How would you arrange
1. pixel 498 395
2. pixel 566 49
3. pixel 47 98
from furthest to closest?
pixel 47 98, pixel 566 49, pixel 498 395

Written request:
Turn all of the lines above into a numbered list, leaving out any blank lines.

The solution:
1. How would you arrange
2. 1. pixel 498 395
3. 2. pixel 566 49
4. 3. pixel 47 98
5. from furthest to closest?
6. pixel 47 98, pixel 566 49, pixel 498 395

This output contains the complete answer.